PROBLEMS TO SOLVE:
1 - Name every photo-editing program mentioned in the blog post comparing Photoshop with editing apps.
2 - Write the next part of the blog post comparing Photoshop with editing apps, starting after its last sentence.

TEXT SEGMENT:
Monday, 22 February 2016

Photoshop vs Editing Apps

This design study is brought to you in part by: the classic "less is more" motto. In the middle is the original photo. The left image is edited with a selfie touch up app (InstaBeauty). The right image is edited by me using Photoshop.

Leveling the Playing Field: Alright so to make things fair, I willingly over edited the Photoshop image WAY too much. Normally I would not have added makeup, or removed every single pore that exists on human skin. (Personally the original photo is my favourite of all three.) And it's also important to note that there are slightly better apps than InstaBeauty out there, like Airbrush. But as you may or may not agree with, I still think it looks like a short cut.

The Editing App: Besides the hilarious option to GROW your eye balls, overall I found the editing app grounded, but poor in execution. Looking at the picture, in order to achieve most effects, the app just blurs everything. Though it was cool to add eyelashes, and extra makeup, in the end it just looks really fake. I basically stuck to smooth skin, and chose a makeup look from their list of "looks". It seemed to ignore my neck. And that's the problem with filters for editing something either than colouring. Filtering eye shapes and makeup types just leaves your face a mucky fuzzy mess (and not in a classy glamour shot kind of way either).

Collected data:
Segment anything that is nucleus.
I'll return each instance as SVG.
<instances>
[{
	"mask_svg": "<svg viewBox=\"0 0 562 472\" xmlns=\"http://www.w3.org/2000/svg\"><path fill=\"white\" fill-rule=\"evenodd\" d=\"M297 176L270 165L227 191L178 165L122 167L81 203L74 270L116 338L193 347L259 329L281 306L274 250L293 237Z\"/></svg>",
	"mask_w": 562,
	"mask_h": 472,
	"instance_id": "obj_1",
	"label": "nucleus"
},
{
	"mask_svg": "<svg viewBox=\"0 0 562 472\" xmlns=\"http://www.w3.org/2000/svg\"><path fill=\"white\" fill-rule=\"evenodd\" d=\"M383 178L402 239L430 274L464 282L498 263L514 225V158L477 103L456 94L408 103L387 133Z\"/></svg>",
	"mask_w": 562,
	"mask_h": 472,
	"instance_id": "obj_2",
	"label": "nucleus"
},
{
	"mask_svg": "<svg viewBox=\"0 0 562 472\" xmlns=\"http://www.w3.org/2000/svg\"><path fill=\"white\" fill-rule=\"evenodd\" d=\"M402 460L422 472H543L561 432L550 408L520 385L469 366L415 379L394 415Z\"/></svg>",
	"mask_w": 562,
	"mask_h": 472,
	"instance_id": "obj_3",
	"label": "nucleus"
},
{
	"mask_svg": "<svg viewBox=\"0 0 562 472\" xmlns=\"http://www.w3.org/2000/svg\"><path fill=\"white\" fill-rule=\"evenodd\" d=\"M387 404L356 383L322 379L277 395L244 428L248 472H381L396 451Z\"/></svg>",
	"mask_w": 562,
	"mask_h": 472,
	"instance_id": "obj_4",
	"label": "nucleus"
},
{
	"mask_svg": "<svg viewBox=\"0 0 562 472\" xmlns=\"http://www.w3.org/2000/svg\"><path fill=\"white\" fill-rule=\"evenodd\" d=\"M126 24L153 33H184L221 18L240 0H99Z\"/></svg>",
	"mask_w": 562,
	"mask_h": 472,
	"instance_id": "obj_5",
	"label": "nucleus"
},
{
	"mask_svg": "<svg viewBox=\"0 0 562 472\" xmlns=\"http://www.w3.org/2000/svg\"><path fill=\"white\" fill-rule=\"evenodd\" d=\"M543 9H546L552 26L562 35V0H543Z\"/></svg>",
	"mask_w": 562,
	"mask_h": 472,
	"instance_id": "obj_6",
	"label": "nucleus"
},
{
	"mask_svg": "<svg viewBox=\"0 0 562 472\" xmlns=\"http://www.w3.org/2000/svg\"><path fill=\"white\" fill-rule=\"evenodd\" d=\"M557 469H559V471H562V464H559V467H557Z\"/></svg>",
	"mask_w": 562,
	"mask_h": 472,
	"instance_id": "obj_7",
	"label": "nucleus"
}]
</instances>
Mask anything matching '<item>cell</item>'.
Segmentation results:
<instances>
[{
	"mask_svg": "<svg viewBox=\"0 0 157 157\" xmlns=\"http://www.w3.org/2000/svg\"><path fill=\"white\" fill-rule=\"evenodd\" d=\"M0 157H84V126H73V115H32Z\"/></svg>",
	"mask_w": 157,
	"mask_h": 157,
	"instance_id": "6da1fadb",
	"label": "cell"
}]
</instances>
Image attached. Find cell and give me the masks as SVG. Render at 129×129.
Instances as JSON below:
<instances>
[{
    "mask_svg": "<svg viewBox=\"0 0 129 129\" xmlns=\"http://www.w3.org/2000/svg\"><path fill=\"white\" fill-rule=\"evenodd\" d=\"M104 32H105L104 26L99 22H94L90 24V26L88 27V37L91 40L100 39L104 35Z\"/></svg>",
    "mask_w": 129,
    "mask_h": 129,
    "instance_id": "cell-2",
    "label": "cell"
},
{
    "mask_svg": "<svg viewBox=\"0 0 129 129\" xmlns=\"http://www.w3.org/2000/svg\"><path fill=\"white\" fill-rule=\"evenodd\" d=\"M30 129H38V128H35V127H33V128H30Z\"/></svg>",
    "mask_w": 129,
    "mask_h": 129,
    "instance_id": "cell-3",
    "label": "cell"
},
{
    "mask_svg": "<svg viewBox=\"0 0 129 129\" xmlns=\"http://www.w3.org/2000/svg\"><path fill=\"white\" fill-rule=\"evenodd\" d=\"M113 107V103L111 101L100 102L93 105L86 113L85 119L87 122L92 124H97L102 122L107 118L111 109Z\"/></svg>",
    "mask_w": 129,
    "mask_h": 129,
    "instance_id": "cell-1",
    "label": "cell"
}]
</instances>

ANSWERS BY ITEM:
1 - Photoshop, InstaBeauty, Airbrush

2 -
Photoshop: What's the difference between a set app and photoshop? Two things: layer masks and sharpening. I used classic photo-editing techniques, and scaled it all back. Smoothed the skin with a surface blur (masking out the eyes, nose, hair and mouth). Then removed blemishes and straggly hair on a new layer. I even fixed the gaps in my eyebrows by individually painting in the hairs. After "contouring" with the dodge and burn tools, whitening teeth and eyes, I merged everything together for a final overall sharpening. In the end it's obviously more time consuming, but that precise work is what makes it more "realistic".

Conclusion: Photoshop pretty much wins. With it's ability to layer mask, it removes the "gausian blur" look of the app. Though the editing app allows for lighter opacity, it still can't get precise enough to make sure my nostrils stayed in tact. And let's not even get into the growing eye balls effect (this isn't a Snapchat Filter here).

Apps like Airbrush can come close to the options Photoshop offers, but in the end, it really comes down to over-editing. No matter which you use, straying too far from the original photo ends up looking fake. Plus most of the time, an overall photo filter for colour is enough to smooth out any blemishes. I personally love photos with imperfections. It's more important to have good lighting and a decent camera, than an after thought fix-up. So when you're having fun with your selfies, remember:

Less IS always more, scale it back (just a tad), and no filter can change the fact that you're beautiful either way!